Change is never made by people who want to compromise before the fight has even begun.
Hooray for you, peterw536! Good comment. The NYU demonstration was the first breath of fresh air after the long night of Bush.
Outstanding post.
It is very unfortunate that Take Back NYU will tarnish future activism that is much more legitimate. It would seem that with the twitter and blogs by these particular "activists" coupled with incoherent goals seems more like a bad (or should I say worse) form of reality television. Its almost as if they spent more time figuring out how to get in front of a camera than they did in formulating their goals.
In my personal opinion, this is more disruption than protest. If these students are to learn a lesson, they should be expelled at the very least, includ fined and prosecuted at best. They are throwing a tantrum, not a rally, not a protest. And they seemed to have disregarded real activisim in favor of 15 minutes of fame.
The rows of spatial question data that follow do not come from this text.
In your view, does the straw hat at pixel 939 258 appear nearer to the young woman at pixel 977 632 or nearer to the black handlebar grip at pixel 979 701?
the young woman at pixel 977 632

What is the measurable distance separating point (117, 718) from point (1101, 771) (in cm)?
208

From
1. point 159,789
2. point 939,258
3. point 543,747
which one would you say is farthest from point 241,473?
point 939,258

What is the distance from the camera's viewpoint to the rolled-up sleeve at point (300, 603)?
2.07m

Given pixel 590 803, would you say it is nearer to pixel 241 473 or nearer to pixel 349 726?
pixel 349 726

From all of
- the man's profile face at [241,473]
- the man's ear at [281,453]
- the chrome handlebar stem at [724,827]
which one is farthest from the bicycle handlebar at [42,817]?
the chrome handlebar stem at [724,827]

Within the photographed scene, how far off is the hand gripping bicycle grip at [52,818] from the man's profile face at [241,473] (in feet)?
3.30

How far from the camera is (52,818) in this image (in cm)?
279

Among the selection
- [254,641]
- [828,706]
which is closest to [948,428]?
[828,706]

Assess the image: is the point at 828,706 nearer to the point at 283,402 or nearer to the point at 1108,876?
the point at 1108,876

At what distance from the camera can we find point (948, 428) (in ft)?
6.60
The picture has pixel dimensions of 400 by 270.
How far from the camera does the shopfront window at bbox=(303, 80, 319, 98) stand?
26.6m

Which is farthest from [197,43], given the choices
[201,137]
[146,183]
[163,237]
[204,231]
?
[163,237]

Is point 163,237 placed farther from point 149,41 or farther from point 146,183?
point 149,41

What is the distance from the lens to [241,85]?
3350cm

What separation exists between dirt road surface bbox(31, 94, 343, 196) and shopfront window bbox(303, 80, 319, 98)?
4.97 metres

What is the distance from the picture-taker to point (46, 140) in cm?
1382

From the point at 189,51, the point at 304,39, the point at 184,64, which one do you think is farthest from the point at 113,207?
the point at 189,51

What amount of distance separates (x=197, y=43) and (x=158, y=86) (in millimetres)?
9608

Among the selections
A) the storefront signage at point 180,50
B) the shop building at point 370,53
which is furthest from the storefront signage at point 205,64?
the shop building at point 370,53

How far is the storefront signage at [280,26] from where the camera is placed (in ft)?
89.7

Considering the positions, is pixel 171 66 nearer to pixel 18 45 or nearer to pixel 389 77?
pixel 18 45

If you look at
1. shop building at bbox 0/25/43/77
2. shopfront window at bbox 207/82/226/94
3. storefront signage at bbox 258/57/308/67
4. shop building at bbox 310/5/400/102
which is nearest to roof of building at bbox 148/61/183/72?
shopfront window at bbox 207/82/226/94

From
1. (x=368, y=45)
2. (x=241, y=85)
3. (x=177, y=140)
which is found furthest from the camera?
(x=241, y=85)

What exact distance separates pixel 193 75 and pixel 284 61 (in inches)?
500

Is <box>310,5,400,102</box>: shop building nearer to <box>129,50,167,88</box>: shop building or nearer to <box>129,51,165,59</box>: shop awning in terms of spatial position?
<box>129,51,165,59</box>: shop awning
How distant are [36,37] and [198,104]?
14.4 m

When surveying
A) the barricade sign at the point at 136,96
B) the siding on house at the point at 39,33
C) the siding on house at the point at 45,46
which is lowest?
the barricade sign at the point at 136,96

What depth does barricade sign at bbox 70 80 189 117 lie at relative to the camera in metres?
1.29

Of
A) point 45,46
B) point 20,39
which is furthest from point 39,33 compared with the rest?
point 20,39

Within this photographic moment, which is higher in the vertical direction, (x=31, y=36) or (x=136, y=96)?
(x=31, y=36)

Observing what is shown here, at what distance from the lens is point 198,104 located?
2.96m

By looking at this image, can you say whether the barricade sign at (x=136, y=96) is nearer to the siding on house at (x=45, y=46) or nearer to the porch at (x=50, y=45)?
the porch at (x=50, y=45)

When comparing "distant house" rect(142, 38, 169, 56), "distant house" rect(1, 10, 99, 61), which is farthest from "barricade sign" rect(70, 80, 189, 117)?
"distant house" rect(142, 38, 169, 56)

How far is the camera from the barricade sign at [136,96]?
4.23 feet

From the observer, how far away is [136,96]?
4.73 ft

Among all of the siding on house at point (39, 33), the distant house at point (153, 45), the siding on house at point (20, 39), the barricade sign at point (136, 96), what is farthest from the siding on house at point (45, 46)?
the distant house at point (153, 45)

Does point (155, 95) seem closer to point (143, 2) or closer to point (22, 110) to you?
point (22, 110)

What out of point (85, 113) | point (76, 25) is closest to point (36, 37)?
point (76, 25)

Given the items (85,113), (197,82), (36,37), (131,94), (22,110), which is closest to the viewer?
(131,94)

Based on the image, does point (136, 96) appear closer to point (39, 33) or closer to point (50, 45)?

DIsruption is protest, however disorganized.
A small group of coddled upper middle class suburban brats take over a school cafeteria. The revolution won't spread very far if it can be accessed on Facebook and its shock troops spend their time "on the barricades" twittering with their MacBooks and trying to decide why they're sitting in a cafeteria when they could be in their dorm rooms hooking up.
What they're really protesting is their own irrelevance.